Tim Deegan, a 15-year resident of affluent, unincorporated Oak Park, has no use for the area's noisy weekend gardeners.

"I wouldn't mind seeing them banned," said Deegan, 69, a retired businessman. "They're loud. And disruptive. And they start too early. And go on too long. And leaf blowers are a big pet peeve of mine to begin with. I don't see the benefit of a blower moving debris around from yard to yard. It's not doing anything."

Not everyone in the posh east Ventura County community between Thousand Oaks and Agoura Hills feels the same.

Nara Choi is one, saying she isn't bothered by the weekend gardeners and their gas-powered lawn mowers and blowers.

"I'm from New York City," Choi, 35, said with a laugh. "I'm used to noise. I mean, there's noise everywhere, right?"

Choi, however, may be in the minority. Spurred by numerous complaints about the gardeners, the Oak Park Municipal Advisory Council on Tuesday night will solicit community input about recommending that the county Board of Supervisors ban them on weekends.

Council Chairman Alon Glickstein said residents have been griping to him about the gardeners for years.

"I've had people come to me telling me that they're upset that gardeners roam around town all weekend long," he said. "They park their trucks in the middle of the street and a bunch of gardeners disperse out with a bunch of lawnmowers and leaf blowers, and they start making noise at 7 a.m.," when they are permitted to start working.

"They tell me, 'At least give us the weekends to sleep in, to have some quiet, to have our kids play on the street without all these trucks and without the noise,'" Glickstein said. "So over time, hearing this over and over from various people, I've decided that this is something that the MAC should consider and try to ban residential gardening maintenance services on the weekends to give our community peace and quiet.

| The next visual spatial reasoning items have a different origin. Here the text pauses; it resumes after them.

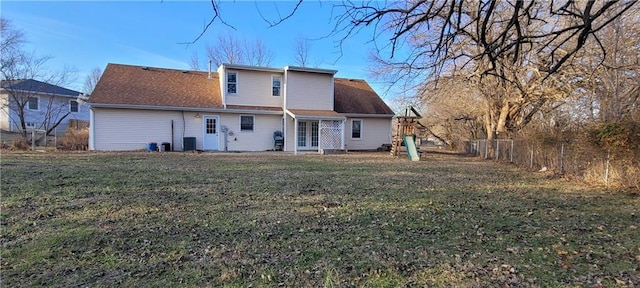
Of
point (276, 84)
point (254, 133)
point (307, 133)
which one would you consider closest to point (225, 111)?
point (254, 133)

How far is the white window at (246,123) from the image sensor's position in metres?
18.4

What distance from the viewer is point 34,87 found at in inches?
964

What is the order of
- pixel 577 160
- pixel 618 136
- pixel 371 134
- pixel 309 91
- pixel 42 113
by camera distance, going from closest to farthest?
1. pixel 618 136
2. pixel 577 160
3. pixel 309 91
4. pixel 371 134
5. pixel 42 113

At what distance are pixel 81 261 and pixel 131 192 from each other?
3.44 meters

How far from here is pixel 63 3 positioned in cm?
686

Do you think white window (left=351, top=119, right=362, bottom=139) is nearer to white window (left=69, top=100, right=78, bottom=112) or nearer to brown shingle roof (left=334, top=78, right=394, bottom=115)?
brown shingle roof (left=334, top=78, right=394, bottom=115)

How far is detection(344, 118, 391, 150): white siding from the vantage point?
20.8 m

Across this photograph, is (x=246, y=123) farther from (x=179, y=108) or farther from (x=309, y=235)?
(x=309, y=235)

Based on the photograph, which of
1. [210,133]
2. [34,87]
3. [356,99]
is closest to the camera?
[210,133]

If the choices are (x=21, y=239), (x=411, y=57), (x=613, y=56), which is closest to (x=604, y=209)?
(x=411, y=57)

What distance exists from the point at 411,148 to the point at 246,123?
912 cm

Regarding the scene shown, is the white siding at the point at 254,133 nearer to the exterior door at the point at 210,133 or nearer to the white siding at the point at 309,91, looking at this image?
the exterior door at the point at 210,133

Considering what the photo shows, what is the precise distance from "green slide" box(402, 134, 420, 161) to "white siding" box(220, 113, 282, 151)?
733 cm

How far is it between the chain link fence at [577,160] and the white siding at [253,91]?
12.4 meters
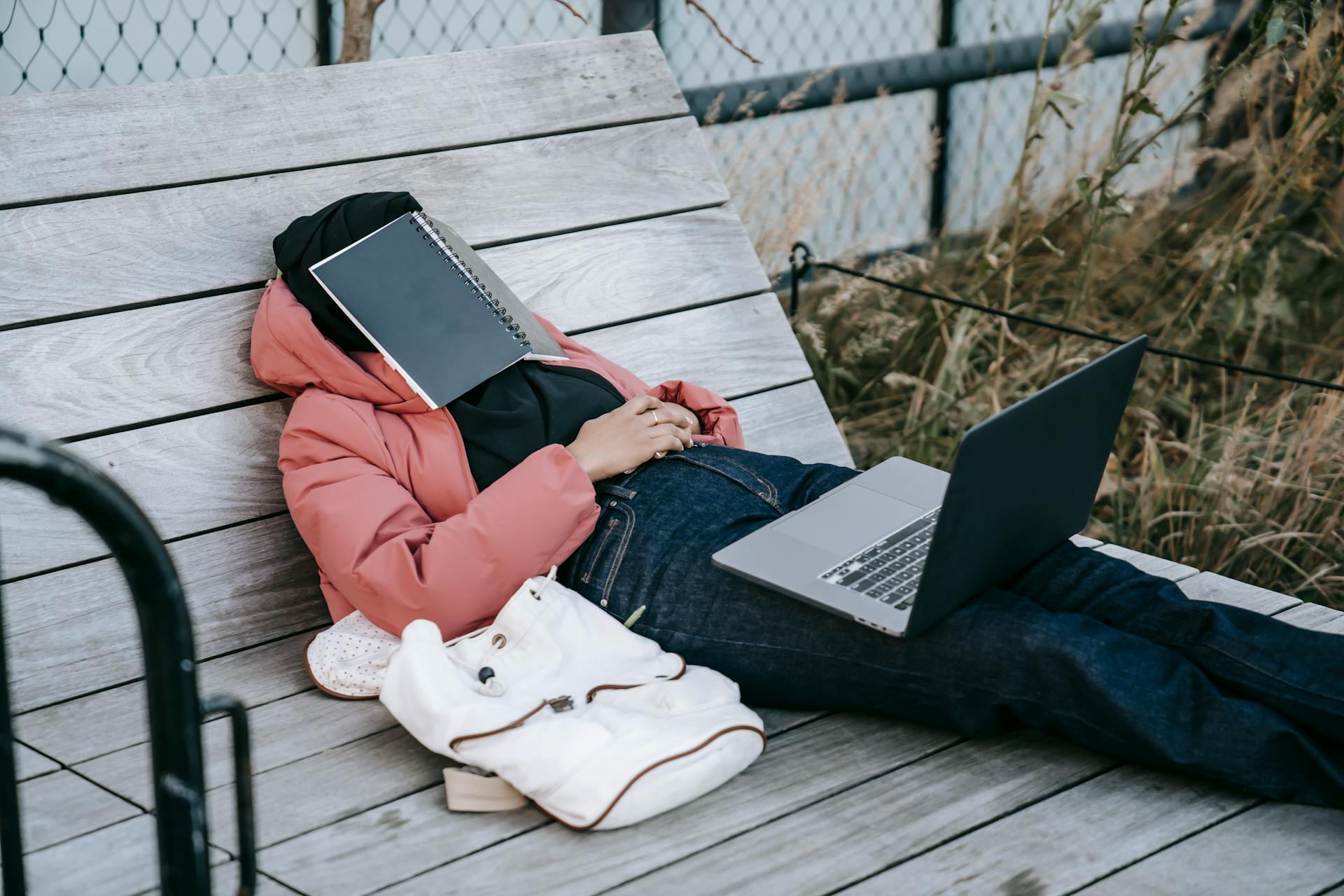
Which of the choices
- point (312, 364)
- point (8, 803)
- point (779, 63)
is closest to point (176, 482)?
point (312, 364)

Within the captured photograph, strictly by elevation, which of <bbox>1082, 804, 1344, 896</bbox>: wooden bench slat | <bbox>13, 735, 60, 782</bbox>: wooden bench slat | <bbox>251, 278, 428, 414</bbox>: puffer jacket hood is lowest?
<bbox>13, 735, 60, 782</bbox>: wooden bench slat

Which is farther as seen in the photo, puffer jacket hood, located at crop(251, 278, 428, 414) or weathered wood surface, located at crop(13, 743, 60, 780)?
puffer jacket hood, located at crop(251, 278, 428, 414)

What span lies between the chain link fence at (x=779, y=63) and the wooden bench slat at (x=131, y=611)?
1.42 meters

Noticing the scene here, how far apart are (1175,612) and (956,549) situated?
0.37 m

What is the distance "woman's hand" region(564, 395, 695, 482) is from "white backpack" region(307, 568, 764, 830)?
208 millimetres

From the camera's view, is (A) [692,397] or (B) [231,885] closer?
(B) [231,885]

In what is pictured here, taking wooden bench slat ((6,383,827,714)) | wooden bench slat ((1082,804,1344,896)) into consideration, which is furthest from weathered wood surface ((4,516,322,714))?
wooden bench slat ((1082,804,1344,896))

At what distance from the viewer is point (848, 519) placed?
1.93m

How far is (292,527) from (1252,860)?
4.75 feet

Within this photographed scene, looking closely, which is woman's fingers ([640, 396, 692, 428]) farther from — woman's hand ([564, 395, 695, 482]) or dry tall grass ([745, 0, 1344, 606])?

"I think it will take our community to a different level," he added.

The council has no legislative authority. It is strictly an advisory panel to county Supervisor Linda Parks, whose district encompasses Oak Park, and the rest of the Board of Supervisors.

Parks said that besides generating noise pollution, leaf blowers also impact the environment with gas fumes and blowing leaves into storm drains.

"So the MAC wants to get community input before they move forward with seeing if the county can ban commercial gardening services on the weekend, at a minimum," she said.

The Oak Park Municipal Advisory Council is considering asking Ventura County supervisors to ban weekend gardeners in the posh unincorporated area.

Such a ban could hurt weekend gardeners in their wallets.

"I think it will affect a lot of their incomes," said gardener Alejandro Montes, who only works in Oak Park during the week, but who is against the possible ban nonetheless.

Montes, who owns Thousand Oaks-based Ivory Coast Landscape & Tree Service, said most of the gardeners who work on weekends do so to supplement their incomes working for larger landscaping companies during the week.

Gardener Adrian Arellano, who also works in Oak Park during the week, agreed that a ban would impact weekend gardeners' bottom lines.

"I think they need the money," said Arellano, of Enhanced Landscape Management in Thousand Oaks. "Working Saturdays and Sundays means more money for taxes or whatever."

But Sandra Giarde, executive director of the California Landscape Contractors Association in Sacramento, stopped short of saying that a ban would absolutely mean less work for gardeners.

"It may," she said. "Or they may have to work with their customers to shift their work to Monday through Friday."

Giarde said such a ban should only be considered as a last resort after all other remedies — such as the use of quieter electric leaf blowers — have been exhausted.

"Outright bans we consider to be a very severe remedy," she said.

Many cities in the country have banned gardeners' leaf blowers — gas-powered or both gas-powered and electric-powered. In California, they include Berkeley, Beverly Hills, Hermosa Beach and Los Angeles. In Ventura County, Ojai is considering prohibiting both types.

Officials of Santa Monica, one of the first cities to prohibit leaf blowers in the early 1990s, say there is no evidence its ban has resulted in financial hardships for gardeners.

The Oak Park Municipal Advisory Council is considering trying to ban weekend gardeners in the posh, unincorporated area.

Giarde said that because the potential Oak Park ban would only apply to professional gardening services, not homeowners and other residents, it would not fully achieve its stated goal of peace and quiet.

"There's nothing that would prohibit a private homeowner from pulling out his leaf blower," she said. "So I don't think it's going to completely solve what they think they might be trying to solve."

Glickstein conceded Giarde's point.

"The ban will not eliminate 100 percent of the problem, but it will probably eliminate 95 percent of the problem," he said. "And then for the other 5 percent, we would hope that Oak Park residents would be considerate of their neighbors and would also honor this on weekends."

Tuesday's Oak Park MAC meeting starts at 7 p.m. at the Oak Park Library, 899 N. Kanan Road.